Document extract:

Studio album by B'z
- Released: July 3, 2002
- Recorded: 2001–2002
- Genre: Hard rock; pop rock;
- Length: 45:11
- Label: Vermillion Records
- Producer: Tak Matsumoto

B'z chronology
| Eleven (2000) | Green (2002) | Big Machine (2003) |

Singles from Green
- "Ultra Soul" Released: March 14, 2001; "Atsuki Kodō no Hate" Released: June 5, 2002;

= Green (B'z album) =

Green is the twelfth studio album by the Japanese rock duo B'z, released on July 3, 2002. The album sold 800,120 copies in its first week, about 40,000 copies more than previous studio album Eleven and sold 1,131,788 copies overall.

Green became the first release following Rooms Records changing its name to Vermillion Records.

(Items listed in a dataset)

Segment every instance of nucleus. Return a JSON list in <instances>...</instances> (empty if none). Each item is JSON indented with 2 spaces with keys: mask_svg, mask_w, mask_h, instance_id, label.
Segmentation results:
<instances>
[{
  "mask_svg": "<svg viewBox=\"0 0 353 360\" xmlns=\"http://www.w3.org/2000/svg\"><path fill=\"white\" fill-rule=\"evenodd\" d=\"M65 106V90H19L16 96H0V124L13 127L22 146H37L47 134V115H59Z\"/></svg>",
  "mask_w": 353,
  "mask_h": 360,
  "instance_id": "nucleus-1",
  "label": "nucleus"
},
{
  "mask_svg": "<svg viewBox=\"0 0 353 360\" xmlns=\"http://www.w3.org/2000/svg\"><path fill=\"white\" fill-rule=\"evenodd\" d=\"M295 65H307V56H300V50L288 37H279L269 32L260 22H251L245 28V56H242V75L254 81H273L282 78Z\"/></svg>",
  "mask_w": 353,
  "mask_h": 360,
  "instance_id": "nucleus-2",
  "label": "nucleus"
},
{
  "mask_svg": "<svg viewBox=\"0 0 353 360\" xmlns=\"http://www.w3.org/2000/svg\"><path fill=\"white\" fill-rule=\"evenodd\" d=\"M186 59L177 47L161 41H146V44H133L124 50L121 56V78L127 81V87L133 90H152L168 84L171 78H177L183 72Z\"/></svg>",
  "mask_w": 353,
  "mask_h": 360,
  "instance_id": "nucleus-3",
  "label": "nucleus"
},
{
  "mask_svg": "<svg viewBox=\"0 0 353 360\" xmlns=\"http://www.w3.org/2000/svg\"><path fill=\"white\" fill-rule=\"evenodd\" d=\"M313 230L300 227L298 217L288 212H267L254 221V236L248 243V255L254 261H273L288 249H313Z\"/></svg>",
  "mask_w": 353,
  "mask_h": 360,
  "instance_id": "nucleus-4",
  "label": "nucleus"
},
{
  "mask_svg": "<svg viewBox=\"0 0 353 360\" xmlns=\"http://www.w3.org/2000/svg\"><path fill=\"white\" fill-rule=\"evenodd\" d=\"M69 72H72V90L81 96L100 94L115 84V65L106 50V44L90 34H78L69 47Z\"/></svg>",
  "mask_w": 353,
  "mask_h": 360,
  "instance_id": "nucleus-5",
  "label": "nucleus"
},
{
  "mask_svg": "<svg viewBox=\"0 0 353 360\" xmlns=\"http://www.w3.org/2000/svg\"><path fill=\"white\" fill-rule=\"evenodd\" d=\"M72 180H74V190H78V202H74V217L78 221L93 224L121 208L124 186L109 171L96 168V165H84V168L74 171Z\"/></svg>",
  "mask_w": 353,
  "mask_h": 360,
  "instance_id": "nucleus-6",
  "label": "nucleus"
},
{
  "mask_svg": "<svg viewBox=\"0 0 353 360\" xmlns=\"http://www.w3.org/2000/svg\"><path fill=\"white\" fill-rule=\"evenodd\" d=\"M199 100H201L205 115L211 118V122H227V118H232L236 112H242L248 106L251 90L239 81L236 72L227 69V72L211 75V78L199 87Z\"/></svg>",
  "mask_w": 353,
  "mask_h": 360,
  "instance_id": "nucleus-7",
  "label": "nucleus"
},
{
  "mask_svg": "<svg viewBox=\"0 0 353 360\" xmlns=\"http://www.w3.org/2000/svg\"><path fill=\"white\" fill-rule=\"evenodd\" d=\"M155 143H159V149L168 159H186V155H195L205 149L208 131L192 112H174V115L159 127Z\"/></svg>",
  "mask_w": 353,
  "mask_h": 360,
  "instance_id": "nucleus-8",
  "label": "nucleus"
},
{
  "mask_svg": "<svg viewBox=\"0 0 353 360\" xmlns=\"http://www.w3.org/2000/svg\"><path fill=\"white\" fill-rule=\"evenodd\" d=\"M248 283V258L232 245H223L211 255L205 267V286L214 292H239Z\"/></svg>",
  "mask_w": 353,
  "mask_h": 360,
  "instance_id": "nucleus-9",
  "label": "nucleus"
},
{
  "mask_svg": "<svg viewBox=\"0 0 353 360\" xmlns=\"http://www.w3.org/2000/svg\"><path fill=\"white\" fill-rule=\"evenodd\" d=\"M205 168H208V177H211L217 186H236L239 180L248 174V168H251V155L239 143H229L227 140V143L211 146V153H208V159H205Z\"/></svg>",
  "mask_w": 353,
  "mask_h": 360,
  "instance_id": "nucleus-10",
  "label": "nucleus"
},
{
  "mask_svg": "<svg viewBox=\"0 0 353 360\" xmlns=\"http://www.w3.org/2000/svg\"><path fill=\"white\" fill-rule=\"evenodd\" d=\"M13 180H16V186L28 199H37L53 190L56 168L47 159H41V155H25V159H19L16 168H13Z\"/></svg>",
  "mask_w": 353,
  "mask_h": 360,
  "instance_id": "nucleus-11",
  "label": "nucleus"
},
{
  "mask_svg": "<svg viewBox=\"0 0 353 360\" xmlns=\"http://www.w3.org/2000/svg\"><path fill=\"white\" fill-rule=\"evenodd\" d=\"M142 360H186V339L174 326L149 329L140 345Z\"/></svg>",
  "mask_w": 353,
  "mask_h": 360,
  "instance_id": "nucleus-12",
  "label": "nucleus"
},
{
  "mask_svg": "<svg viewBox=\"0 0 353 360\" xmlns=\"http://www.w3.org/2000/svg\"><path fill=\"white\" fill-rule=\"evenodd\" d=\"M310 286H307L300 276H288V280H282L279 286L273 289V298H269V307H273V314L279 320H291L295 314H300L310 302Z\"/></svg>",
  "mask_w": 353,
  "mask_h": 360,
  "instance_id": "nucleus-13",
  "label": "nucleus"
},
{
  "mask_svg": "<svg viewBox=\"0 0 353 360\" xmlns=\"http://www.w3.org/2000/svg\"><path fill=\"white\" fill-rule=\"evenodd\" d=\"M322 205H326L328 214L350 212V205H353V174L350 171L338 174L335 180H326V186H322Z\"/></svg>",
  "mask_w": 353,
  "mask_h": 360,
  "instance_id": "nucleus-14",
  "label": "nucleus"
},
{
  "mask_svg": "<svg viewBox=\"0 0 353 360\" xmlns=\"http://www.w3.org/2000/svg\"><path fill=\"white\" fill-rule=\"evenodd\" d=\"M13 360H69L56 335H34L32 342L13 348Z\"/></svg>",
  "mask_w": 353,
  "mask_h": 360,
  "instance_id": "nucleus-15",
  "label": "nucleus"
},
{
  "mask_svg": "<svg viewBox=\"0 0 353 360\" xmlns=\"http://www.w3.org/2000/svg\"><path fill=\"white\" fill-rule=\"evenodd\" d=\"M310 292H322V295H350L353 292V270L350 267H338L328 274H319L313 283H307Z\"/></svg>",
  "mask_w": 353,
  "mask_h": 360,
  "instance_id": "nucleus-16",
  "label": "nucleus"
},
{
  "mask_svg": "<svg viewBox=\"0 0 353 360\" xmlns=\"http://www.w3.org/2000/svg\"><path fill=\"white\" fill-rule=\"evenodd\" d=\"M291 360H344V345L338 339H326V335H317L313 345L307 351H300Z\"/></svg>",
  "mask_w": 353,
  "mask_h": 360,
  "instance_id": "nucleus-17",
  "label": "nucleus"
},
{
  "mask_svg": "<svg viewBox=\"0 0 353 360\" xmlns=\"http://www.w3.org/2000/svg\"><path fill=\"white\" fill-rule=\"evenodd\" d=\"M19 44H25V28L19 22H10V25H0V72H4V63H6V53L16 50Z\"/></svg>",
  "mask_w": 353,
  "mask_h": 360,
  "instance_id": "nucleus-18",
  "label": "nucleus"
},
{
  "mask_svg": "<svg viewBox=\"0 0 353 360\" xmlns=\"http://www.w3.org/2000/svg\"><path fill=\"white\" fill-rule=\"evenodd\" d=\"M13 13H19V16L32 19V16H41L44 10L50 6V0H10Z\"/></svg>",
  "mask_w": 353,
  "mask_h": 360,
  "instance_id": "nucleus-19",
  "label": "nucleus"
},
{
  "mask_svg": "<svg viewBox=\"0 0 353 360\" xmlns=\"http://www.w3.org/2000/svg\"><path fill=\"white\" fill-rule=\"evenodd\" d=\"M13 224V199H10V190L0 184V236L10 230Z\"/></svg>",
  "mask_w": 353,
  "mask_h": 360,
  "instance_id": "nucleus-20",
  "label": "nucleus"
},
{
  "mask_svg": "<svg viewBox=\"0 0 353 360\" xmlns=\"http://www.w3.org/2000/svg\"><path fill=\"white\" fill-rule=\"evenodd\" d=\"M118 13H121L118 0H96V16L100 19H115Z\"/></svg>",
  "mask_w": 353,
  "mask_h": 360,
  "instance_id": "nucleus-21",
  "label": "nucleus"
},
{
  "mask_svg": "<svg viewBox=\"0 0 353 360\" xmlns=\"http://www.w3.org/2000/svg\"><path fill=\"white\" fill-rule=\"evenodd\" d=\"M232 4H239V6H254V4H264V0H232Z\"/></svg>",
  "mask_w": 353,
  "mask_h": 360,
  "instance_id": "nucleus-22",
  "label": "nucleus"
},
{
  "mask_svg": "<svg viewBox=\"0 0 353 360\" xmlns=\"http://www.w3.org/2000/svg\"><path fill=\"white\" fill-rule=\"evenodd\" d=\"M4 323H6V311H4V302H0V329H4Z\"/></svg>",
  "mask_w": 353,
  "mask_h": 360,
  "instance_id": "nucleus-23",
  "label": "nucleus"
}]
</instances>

Task brief:
Pick up the article on the B'z album Green right after its last sentence and keep writing it. The data has no connection to the article on the B'z album Green.

Answer to the problem:
==Track listing==
1. "Stay Green ~Mijyuku na Tabi wa Tomaranai~ – 3:08
2. "熱き鼓動の果て" [Atsuki Kodō no Hate] – 4:05
3. "Warp" – 3:48
4. "Signal" – 4:17
5. "Surfin' 3000GTR" – 3:47
6. "Blue Sunshine" – 3:49
7. "Ultra Soul" – 3:38
8. "美しき世界" [Utsukushiki Sekai] – 4:42
9. "Everlasting" – 3:38
10. "Forever Mine" – 3:38
11. "The Spiral" – 3:26
12. "Go★Fight★Win" – 3:15

==Personnel==
- Tak Matsumoto (guitar)
- Koshi Inaba (vocals)

==Certifications==

| Region | Certification | Certified units/sales |
| Japan (RIAJ) | 3× Platinum | 1,200,000^{^} |
^{^} Shipments figures based on certification alone.